Source passage:
-=-=-=-=-

Friday, July 03, 2009

Social Planner and Overconsumption

In my last post here, I explained why overconsumption is a problematic concept.

But there is a deeper conceptual issue here. One that goes to the heart of traditoinal welfare economics. It is the presumed existence of a social planner whose objective function embodies the interests of all members of the society. In other words, the social planner chooses the best course of action which maximizes the society's welfare function. Think about this. Other than implicitly assuming that there is an alternative, optimal consumption pattern which maximizes the welfare of society, how could one lament that the actual pattern of consumption involves over-consumption?

But this way of looking at the problem of overconsumption is wrong headed as Jim Buchanan long pointed out in the 1950s. There is no such social planner. To think there is is to commit the error of the fallacy of composition, that if at the individual level, the chooser picks among alternative choices within constraints, then this must also be true for the society as a whole.

-=-=-=-=-

Source data:
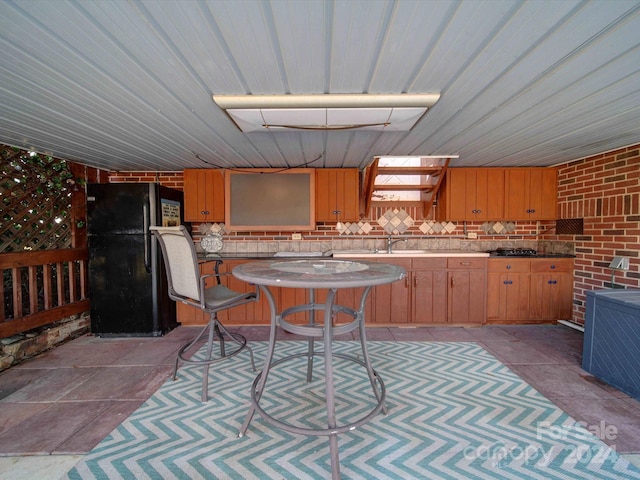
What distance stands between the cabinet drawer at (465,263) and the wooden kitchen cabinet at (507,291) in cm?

-=-=-=-=-

Problem A: Quote each sentence in the last paragraph of the post on the social planner and overconsumption, the paragraph that begins "But this way of looking at the problem."
Problem B: Pick up the post on the social planner and overconsumption after its final sentence and carry the argument forward.

Expected answer A:
But this way of looking at the problem of overconsumption is wrong headed as Jim Buchanan long pointed out in the 1950s.
There is no such social planner.
To think there is is to commit the error of the fallacy of composition, that if at the individual level, the chooser picks among alternative choices within constraints, then this must also be true for the society as a whole.

Expected answer B:
There is another way to think about overconsumption and that relates to incentives. And that is the modern way of thinking about over-consumption. Individuals' might under-consume or over-consume if the consumption of a good generates externalities. (Over-consumption if the externalities are negative and vice-versa) Obesity is a good example. A lot of people lament that more and more people are eating too much resulting in a rising number of obese adults (or even children). The lament usually follows with the complaint that public health resources are being diverted and re-allocated to cure illnesses that are caused by obesity, implicitly ranking those other uses the public health resources are previouly devoted higher than the current ones (used in curing illnesses which result from obesity). In this sense one can then conclude that when people make consumption decisions, they do not take into account the consequences of resources being redirected to cure illnesses resulting from their decisions. Over-consumption thus results.

But let's think beyond this stage. Why I do not take those health consequences into account when I make my consumption decision? Is it because public health services are offered by the government? How can one fail to incorporate such negative health consequences resulting from over-eating if one were to shoulder all medical expenses?

From this perspective, over-eating can only occur with the backdrop of a particular institutional set up, here a public health care system. And if the health care system is privately provided, over-eating stops to be a problem. In other words, in the second way to look at over-consumption as an incentive problem, whether the claim makes sense or not depends on the institutional set up within which individuals make decisions. With private health care, individuals internalize the health consequences of their eating decisions, and over-eating as one manifestation of the phenomenon of over-consumption becomes irrelevant as a public policy problem.